Supplied passage

———

This repository provides ...

  1. an implementation of the method and all examples/analyses in:

    Mages, T.; Rohner, C. Decomposing and Tracing Mutual Information by Quantifying Reachable Decision Regions. Entropy 2023. https://doi.org/10.3390/e25071014

  2. a non-negative decomposition of mutual information on the redundancy lattice and its corresponding information-flow analysis for Markov chains.

Update 2: New implementation

A new implementation is available: uu-core/pid-blackwell-specific-information

It provides an implementation for the partial information decomposition and information flow-analysis of any f-information measure on both a redundancy and synergy lattice. The decomposition and tracing of Rényi-information can be obtained as transformation as described in the corresponding publication: "Non-Negative Decomposition of Multivariate Information: from Minimum to Blackwell Specific Information" (preprint).

———

Data drawn from a collection
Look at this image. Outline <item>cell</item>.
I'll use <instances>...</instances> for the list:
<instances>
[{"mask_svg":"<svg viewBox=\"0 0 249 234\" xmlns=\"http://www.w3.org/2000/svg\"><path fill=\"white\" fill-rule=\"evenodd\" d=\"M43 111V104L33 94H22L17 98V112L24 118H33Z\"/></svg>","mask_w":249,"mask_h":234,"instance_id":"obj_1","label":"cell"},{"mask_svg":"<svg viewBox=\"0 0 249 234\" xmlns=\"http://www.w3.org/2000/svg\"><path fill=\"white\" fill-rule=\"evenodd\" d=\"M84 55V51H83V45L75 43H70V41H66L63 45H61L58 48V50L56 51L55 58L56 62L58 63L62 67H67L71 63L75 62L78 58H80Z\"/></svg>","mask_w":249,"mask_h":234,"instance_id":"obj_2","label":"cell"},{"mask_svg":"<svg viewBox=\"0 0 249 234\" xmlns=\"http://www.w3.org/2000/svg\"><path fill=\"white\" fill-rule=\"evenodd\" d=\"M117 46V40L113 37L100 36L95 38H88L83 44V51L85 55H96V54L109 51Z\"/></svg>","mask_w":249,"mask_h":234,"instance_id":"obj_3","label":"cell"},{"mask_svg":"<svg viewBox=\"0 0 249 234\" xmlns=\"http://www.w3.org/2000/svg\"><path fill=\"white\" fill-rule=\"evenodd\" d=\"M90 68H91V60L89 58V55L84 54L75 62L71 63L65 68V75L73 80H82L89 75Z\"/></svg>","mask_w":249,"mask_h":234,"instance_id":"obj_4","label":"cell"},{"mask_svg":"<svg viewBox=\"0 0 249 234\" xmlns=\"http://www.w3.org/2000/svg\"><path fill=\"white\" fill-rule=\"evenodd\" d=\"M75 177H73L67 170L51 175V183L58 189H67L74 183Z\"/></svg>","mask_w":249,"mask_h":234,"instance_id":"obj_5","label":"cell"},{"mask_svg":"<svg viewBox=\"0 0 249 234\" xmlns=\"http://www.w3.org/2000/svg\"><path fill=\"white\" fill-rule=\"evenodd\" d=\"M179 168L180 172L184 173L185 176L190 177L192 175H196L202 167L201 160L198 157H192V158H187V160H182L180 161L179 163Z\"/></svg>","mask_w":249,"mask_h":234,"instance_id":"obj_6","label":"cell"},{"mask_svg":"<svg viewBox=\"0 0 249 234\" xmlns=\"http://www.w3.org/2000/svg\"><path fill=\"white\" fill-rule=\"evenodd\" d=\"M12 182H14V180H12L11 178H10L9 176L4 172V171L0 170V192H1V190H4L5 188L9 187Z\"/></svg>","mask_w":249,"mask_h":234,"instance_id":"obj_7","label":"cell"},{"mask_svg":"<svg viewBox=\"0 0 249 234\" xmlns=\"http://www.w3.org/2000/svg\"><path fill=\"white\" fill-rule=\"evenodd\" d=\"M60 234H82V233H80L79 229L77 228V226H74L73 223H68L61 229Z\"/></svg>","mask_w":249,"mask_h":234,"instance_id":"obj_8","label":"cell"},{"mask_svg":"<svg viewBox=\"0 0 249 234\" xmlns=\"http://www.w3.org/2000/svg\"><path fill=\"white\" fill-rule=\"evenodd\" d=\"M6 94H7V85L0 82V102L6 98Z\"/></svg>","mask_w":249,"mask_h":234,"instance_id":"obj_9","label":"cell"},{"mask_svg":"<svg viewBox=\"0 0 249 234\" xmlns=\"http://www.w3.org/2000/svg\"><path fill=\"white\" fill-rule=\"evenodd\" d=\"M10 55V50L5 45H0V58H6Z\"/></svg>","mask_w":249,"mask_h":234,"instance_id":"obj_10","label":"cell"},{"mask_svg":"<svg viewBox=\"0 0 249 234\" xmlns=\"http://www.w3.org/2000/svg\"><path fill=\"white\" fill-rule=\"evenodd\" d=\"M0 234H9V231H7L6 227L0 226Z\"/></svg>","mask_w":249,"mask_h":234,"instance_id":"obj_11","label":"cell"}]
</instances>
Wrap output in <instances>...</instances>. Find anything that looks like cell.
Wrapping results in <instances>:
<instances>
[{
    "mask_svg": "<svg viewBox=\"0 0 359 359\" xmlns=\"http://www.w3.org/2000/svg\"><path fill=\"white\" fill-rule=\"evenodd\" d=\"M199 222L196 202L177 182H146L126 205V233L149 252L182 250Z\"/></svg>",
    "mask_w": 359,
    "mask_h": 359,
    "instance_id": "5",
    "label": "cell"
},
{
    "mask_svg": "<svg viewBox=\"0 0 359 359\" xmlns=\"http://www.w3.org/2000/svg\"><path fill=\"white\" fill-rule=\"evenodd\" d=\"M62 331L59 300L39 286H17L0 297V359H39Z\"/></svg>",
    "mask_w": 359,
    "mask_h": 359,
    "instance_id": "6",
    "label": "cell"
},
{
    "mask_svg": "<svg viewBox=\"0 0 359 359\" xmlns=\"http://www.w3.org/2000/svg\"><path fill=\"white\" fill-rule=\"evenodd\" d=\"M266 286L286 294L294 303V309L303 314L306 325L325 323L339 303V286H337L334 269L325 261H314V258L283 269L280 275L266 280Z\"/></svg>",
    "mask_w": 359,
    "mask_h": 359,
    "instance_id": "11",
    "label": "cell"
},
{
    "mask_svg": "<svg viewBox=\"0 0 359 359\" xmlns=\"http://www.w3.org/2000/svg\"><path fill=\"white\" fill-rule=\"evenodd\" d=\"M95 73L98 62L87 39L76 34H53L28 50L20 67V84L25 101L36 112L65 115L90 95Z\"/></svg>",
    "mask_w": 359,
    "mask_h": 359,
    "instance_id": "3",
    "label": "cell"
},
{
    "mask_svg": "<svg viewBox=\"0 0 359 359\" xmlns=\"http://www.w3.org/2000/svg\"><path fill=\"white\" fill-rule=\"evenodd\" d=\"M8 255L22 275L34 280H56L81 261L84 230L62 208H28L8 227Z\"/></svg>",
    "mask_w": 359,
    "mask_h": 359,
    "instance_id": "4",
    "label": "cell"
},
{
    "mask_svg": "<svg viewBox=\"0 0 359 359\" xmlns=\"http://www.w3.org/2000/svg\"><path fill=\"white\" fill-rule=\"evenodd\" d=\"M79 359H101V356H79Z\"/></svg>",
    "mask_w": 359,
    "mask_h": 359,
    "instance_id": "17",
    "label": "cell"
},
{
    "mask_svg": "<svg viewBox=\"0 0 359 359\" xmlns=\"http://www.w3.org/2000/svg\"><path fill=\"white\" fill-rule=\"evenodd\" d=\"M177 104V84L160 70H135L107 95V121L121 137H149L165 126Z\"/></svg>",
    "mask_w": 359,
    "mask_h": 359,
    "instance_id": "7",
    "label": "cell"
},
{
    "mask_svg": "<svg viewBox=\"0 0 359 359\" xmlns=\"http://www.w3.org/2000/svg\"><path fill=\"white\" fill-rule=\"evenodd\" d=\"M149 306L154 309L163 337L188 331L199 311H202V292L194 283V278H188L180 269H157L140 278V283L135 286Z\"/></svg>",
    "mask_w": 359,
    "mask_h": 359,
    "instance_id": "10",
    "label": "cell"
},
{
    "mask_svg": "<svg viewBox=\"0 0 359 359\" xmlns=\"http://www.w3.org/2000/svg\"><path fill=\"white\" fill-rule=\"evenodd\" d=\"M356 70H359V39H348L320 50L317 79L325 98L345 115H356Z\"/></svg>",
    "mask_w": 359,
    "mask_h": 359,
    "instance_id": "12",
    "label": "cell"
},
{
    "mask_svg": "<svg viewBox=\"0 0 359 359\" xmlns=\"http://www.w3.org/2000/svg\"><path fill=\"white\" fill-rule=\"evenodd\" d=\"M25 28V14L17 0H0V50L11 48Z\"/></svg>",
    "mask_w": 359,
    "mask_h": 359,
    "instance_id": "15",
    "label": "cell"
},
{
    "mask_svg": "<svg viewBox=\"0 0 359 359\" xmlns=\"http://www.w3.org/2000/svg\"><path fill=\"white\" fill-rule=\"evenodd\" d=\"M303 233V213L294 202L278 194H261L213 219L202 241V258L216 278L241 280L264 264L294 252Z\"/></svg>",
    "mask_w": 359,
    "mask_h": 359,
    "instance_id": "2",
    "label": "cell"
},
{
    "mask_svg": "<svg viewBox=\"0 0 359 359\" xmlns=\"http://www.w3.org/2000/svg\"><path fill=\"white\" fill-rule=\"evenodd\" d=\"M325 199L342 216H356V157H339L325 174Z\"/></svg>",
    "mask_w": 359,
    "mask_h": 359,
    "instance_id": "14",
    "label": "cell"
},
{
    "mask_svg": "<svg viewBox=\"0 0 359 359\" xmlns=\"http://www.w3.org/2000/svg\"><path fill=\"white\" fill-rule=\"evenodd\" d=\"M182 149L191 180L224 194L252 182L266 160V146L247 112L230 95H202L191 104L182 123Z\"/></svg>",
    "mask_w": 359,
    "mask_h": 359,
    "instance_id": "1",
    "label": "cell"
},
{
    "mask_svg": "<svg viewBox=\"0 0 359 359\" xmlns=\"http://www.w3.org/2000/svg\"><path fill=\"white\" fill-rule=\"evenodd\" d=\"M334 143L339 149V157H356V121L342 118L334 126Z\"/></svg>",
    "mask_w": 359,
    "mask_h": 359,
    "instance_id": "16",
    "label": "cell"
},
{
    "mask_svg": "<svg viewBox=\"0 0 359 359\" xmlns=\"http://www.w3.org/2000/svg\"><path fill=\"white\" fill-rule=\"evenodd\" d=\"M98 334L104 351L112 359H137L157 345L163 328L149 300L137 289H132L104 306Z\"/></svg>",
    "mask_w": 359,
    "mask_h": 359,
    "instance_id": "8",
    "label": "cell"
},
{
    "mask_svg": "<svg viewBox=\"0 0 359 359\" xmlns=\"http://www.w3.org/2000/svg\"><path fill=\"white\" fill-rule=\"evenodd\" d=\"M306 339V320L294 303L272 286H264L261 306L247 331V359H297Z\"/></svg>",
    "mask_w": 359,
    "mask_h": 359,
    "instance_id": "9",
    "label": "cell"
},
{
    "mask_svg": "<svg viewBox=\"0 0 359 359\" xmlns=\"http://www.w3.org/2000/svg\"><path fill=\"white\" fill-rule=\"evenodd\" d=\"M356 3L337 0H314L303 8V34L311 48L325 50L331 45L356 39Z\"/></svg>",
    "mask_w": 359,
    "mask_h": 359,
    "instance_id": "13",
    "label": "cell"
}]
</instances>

———

Work required
Replace "Markov chains" with "Bayesian networks" in the repository description, and write out the passage from "1. an implementation" to "for Markov chains." with that change. The entries are separate material and do not belong to the repository description.

The answer
1. an implementation of the method and all examples/analyses in:

    Mages, T.; Rohner, C. Decomposing and Tracing Mutual Information by Quantifying Reachable Decision Regions. Entropy 2023. https://doi.org/10.3390/e25071014

  2. a non-negative decomposition of mutual information on the redundancy lattice and its corresponding information-flow analysis for Bayesian networks.